April. Namanya diambil dari bahasa Latin "aperire" yang berarti membuka. Kalau di Indonesia membuka semangat baru para wanita barangkali? Pasalnya bulan ke-4 dalam kalender Masehi ini identik dengan satu kata bernama emansipasi. Setiap 21 April selalu diperingati
sebagai Hari Kartini. Kartini dianggap sebagai pahlawan, dijadikan simbol perjuangan emansipasi
wanita karena berhasil keluar dari jeratan tradisi yang tidak
memberikan ruang bagi perempuan untuk maju pada saat itu. Momentum "kebebasan" Kartini ini seolah mendapat angin untuk berlayar bersamaan dengan gerakan
feminisme yang berkembang di dunia Barat. Terjadilah sebuah simbiosis
antara keduanya untuk kemudian mengusung genderisasi di semua bidang
kehidupan.
Padahal apa yang diperjuangkan RA Kartini pada dasarnya adalah meningkatkan harkat dan martabat wanita serta menuntut hak-hak wanita
yang memang menjadi haknya. Bukan emansipasi sebagaimana yang
berkembang di Barat dan mulai merambat ke Indonesia sekarang ini. Bukan! Perjuangan Kartini rupanya telah ditafsirkan melampaui batas oleh kaum
perempuan saat ini. Kiprahnya disalahartikan. Atau
memang sengaja dijadikan umpan oleh oknum-oknum tertentu?
Renungkan kembali ruh perjuangan Kartini. Benarkah RA Kartini yang telah mengajarkan emansipasi? Sepenggal petikan
suratnya, "Kami di sini memohon diusahakan pengajaran dan pendidikan
anak perempuan, bukan sekali-kali karena kami menginginkan anak-anak
perempuan itu menjadi saingan laki-laki dalam perjuangan hidupnya. Tapi
karena kami yakin akan pengaruhnya yang besar sekali bagi kaum wanita,
agar wanita lebih cakap melakukan kewajibannya, kewajiban yang
diserahkan alam sendiri ke dalam tangannya: menjadi ibu, pendidik
manusia yang pertama-tama." (Surat Kartini kepada Prof. Anton dan Nyonya,
4 Oktober 1902).
Got it? Kartini berjuang agar perempuan tidak
didiskriminasi dalam menuntut ilmu, khususnya terkait keterampilan
keperempuanan. Kartini meyakini, jika seorang ibu memiliki bekal ilmu
yang cukup, akan mampu melahirkan generasi yang berkualitas. Itu yang ia perjuangkan. Bukan persamaan hak antara laki-laki dan wanita di segala bidang.
Bukankah Allah SWT telah menciptakan laki-laki dan wanita dengan
posisinya masing-masing secara pas, tidak mengeksploitasi satu sama
lain? Allah telah memberikan hak-hak kepada wanita sebagaimana yang
diberikan kepada laki-laki, kecuali ada hal-hal khusus yang diberikan
Allah terkait dengan tabiat dan martabat wanita, seperti kemampuan
hamil, melahirkan dan menyusui yang tidak diberikan-Nya kepada
laki-laki.

• **Data Tercatat**:
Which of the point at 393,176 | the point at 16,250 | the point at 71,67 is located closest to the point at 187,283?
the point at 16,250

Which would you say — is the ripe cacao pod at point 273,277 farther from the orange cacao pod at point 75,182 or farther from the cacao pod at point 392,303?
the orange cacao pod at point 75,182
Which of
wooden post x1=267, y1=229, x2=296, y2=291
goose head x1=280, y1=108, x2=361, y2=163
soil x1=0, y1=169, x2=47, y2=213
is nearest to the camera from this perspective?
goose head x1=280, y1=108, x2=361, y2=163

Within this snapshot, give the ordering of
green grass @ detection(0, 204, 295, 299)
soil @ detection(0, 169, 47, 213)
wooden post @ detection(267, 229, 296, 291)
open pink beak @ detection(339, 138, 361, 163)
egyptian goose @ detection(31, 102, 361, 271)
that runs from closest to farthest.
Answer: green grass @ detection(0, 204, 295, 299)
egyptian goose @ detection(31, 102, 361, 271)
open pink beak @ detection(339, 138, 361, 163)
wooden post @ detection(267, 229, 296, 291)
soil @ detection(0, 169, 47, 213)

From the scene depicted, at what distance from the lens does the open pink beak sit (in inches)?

• **TUGAS YANG DIBERIKAN**:
Menurut kutipan tentang Kartini, dari kata apa nama bulan April diambil, dan apa artinya? Baris-baris data tersebut tidak diperlukan.

• **PENYELESAIAN SOAL INI**:
Nama April diambil dari kata Latin "aperire", yang berarti membuka.